Last week I found myself trying to increase my awareness and identify my sense-of-self in my everyday activities. Even now I am aware of my mind thinking about what I’m going to do after I write this post instead of embracing the stillness of Now. By doing this, I’ve been able to see how often I move away from my suffering as opposed to towards it, and I’ve been amazed how often my mind tries to uncover or create a problem in my heightened awareness where this is none.
Rodney Smith’s book has continued to keep me on track and question my conditioning. I think most importantly he has provided me with reference points where I am able to identify where I am on my path and what I need to do to further my progress.
One of the more interesting things that he has mentioned is how our minds are constantly creating mental alternatives to our reality and seeking solutions to problems that are non-existent. It is the smaller conflicts of agitation, worry, restlessness, etc. that cause us the most suffering because of how they build up over time. As a result of these conflicts, the mind desires to manipulate a person’s reality because of perceived discomfort. For example, a person is agitated because a room is too cold, so she desires to change the temperature. In this particular scenario the person has perceived that the cool temperature is a negative thing and as a result has grown a negative attachment. Thus, as a result of this attachment, the person has developed agitation, a form of suffering. If the person were to examine the feeling of the cool temperature without any positive or negative attachment thereby letting go of her agitation, she would find that she would have no desire to manipulate her reality to suit her.
I think the biggest lesson I have learned (this week) from Smith is to question everything. The very essence of the Dharma is to hold a questioning attitude toward everything and rest on the certainty of nothing. Even in determining one’s practice, you have to question what you are doing and for what purpose. Smith mentions that even then there are only certain questions that come out of wise view. Those questions that start with “what” and “who” are much better than “why” or “how”. My take on it is that asking the question of “why” assumes that the subject of the question, which we have perceived through our unwise view, actually is. Thus, “what” is more appropriate because you are re-examining your perception of the subject and thus are able to reexamine your attachment to it.

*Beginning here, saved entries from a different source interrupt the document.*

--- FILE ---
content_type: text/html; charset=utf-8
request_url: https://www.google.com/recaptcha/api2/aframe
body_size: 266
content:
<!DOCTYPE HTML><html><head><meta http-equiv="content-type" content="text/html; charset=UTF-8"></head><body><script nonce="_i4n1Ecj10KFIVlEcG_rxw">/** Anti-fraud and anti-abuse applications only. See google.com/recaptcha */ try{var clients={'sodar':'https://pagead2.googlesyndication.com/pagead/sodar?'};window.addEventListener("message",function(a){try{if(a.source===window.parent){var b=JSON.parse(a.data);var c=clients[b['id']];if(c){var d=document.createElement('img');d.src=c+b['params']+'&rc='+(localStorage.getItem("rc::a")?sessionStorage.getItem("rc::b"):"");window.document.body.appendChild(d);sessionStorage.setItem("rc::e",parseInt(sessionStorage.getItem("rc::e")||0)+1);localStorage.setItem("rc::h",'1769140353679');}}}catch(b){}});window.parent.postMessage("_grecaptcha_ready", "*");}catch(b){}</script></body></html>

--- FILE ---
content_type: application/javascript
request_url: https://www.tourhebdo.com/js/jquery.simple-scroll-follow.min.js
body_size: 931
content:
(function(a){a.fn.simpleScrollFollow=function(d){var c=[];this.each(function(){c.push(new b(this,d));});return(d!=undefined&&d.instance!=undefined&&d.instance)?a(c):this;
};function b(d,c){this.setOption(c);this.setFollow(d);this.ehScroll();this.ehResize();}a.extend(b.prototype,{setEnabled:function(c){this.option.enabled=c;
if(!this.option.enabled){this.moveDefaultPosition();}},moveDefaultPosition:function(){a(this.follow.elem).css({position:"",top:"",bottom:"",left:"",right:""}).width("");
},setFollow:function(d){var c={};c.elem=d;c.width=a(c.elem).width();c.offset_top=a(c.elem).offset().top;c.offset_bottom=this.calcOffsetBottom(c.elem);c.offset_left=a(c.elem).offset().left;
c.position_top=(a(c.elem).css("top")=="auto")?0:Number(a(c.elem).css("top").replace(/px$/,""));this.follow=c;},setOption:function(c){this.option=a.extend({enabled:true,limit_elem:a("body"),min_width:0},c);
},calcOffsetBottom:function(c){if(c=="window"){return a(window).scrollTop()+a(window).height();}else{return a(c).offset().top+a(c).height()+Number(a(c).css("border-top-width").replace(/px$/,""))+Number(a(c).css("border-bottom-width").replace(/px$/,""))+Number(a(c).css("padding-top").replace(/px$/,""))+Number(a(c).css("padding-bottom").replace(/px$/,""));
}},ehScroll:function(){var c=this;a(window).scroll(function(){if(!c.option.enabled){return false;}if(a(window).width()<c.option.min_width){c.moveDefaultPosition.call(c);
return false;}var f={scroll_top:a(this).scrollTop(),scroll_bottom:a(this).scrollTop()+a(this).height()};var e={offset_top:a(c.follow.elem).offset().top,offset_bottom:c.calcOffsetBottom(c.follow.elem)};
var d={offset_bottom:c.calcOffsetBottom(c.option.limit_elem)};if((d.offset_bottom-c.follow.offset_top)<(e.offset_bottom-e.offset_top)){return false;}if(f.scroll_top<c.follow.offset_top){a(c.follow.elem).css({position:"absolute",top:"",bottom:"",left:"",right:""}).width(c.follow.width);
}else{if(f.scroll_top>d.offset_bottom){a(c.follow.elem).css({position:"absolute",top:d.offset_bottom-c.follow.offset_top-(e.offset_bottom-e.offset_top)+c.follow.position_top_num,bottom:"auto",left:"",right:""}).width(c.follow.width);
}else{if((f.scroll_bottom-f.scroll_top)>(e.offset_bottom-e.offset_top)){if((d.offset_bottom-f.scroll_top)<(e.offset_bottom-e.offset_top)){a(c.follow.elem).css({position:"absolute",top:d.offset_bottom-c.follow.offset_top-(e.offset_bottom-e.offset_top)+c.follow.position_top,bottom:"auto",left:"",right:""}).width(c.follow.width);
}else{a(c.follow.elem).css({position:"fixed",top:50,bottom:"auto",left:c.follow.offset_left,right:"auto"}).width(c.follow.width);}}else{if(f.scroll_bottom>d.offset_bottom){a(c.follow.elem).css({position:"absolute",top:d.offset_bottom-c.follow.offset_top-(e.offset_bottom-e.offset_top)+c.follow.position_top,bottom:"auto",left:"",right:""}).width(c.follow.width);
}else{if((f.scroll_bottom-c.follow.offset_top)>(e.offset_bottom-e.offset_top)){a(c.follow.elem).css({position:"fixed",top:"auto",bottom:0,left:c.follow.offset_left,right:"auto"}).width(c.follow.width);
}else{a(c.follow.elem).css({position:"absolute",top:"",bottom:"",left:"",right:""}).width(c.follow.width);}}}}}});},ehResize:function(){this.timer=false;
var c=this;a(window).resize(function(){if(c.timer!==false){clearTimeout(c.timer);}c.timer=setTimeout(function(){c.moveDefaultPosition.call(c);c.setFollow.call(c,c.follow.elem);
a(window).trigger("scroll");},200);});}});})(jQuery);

The lesson that has me thinking the most this week is Smith’s words on sincerity and intention. He describes people as having 2 intentions in their practice-one that comes from the heart (primary intention) and one that comes from the mind (secondary). The primary intention, as Smith defines it, is always peace. The secondary is your mundane desires, conditioning, and suffering. Ultimately, you have to come to the realization that your primary intention is more important and forego the desires of the secondary. This is not always easy and frankly, this is what determines how serious you are about your practice. Of course, this has me thinking about whether I am able to do what is necessary and if my true intention toward enlightenment is strong enough. Have I ultimately experienced enough suffering from my secondary desires to know the value of peace?